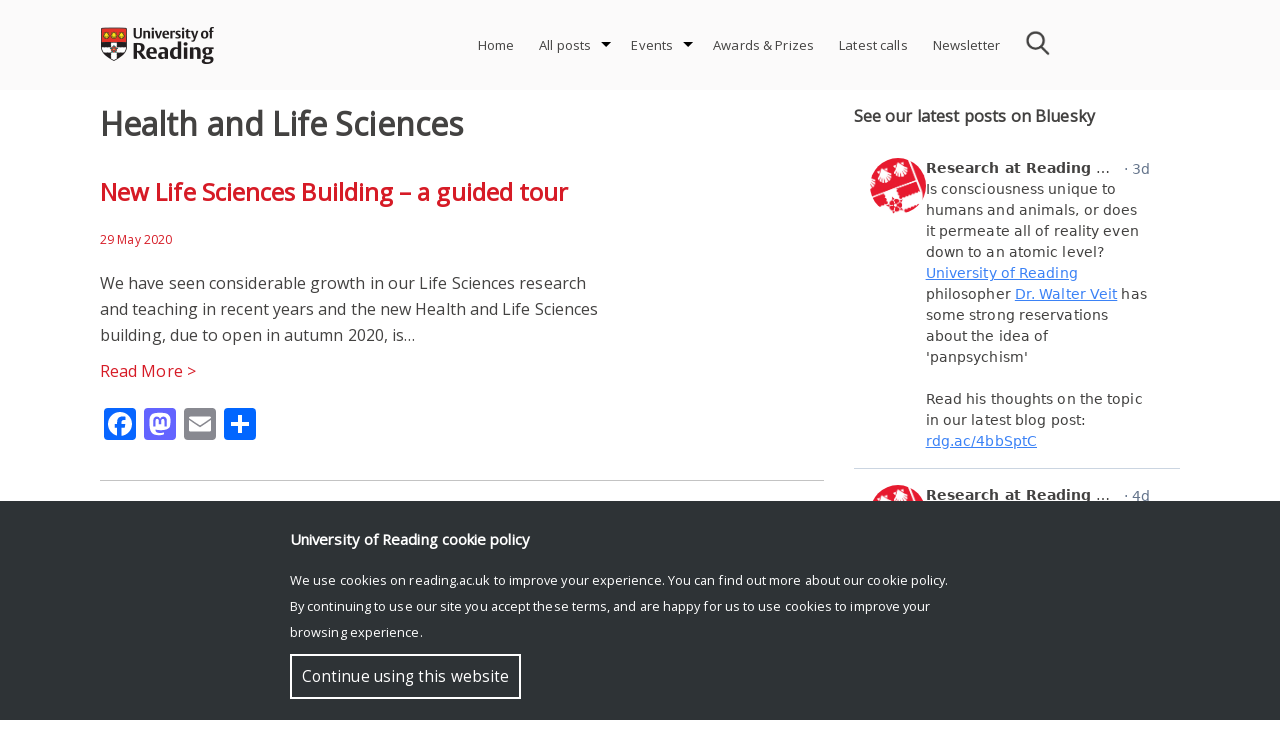

--- FILE ---
content_type: text/css
request_url: https://research.reading.ac.uk/research-blog/wp-content/uploads/sites/72/siteorigin-widgets/sow-button-atom-c43197d4be11.css?ver=6.9
body_size: 668
content:
@media (max-width: 780px) {
  .so-widget-sow-button-atom-c43197d4be11 .ow-button-base.ow-button-align-center {
    text-align: center;
  }
  .so-widget-sow-button-atom-c43197d4be11 .ow-button-base.ow-button-align-center.ow-button-align-justify a {
    display: inline-block;
  }
}
.so-widget-sow-button-atom-c43197d4be11 .ow-button-base a {
  -webkit-box-shadow: inset 0 1px 0 rgba(255,255,255,0.2), 0 1px 2px rgba(0,0,0,0.065);
  -moz-box-shadow: inset 0 1px 0 rgba(255,255,255,0.2), 0 1px 2px rgba(0,0,0,0.065);
  box-shadow: inset 0 1px 0 rgba(255,255,255,0.2), 0 1px 2px rgba(0,0,0,0.065);
  -ms-box-sizing: border-box;
  -moz-box-sizing: border-box;
  -webkit-box-sizing: border-box;
  box-sizing: border-box;
  font-family: Arial, Helvetica Neue, Helvetica, sans-serif;
  
  background: #00aeef;
  background: -webkit-gradient(linear, left bottom, left top, color-stop(0, #0089bc), color-stop(1, #00aeef));
  background: -ms-linear-gradient(bottom, #0089bc, #00aeef);
  background: -moz-linear-gradient(center bottom, #0089bc 0%, #00aeef 100%);
  background: -o-linear-gradient(#00aeef, #0089bc);
  filter: progid:DXImageTransform.Microsoft.gradient(startColorstr='#00aeef', endColorstr='#0089bc', GradientType=0);
  -webkit-border-radius: 0.25;
  -moz-border-radius: 0.25;
  border-radius: 0.25;
  border-color: #007ead #0076a3 #006b93 #0076a3;
  border: 1px solid;
  color: #ffffff !important;
  font-size: 1;
  
  padding-block: 1;
  text-shadow: 0 1px 0 rgba(0, 0, 0, 0.05);
  width: 200px;
  max-width: 100%;
  padding-inline: 2;
}
.so-widget-sow-button-atom-c43197d4be11 .ow-button-base a.ow-button-hover:active,
.so-widget-sow-button-atom-c43197d4be11 .ow-button-base a.ow-button-hover:hover {
  background: #00b5f9;
  background: -webkit-gradient(linear, left bottom, left top, color-stop(0, #0090c6), color-stop(1, #00b5f9));
  background: -ms-linear-gradient(bottom, #0090c6, #00b5f9);
  background: -moz-linear-gradient(center bottom, #0090c6 0%, #00b5f9 100%);
  background: -o-linear-gradient(#00b5f9, #0090c6);
  filter: progid:DXImageTransform.Microsoft.gradient(startColorstr='#00b5f9', endColorstr='#0090c6', GradientType=0);
  border-color: #04bbff #00b5f9 #00aaea #00b5f9;
  color: #ffffff !important;
}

......

_Task to complete:_ Repeat only the lines running from the line that contains "#0090c6), color-stop(1, #00b5f9));" through the last line above, inclusive.

_Task solution:_
  background: -webkit-gradient(linear, left bottom, left top, color-stop(0, #0090c6), color-stop(1, #00b5f9));
  background: -ms-linear-gradient(bottom, #0090c6, #00b5f9);
  background: -moz-linear-gradient(center bottom, #0090c6 0%, #00b5f9 100%);
  background: -o-linear-gradient(#00b5f9, #0090c6);
  filter: progid:DXImageTransform.Microsoft.gradient(startColorstr='#00b5f9', endColorstr='#0090c6', GradientType=0);
  border-color: #04bbff #00b5f9 #00aaea #00b5f9;
  color: #ffffff !important;
}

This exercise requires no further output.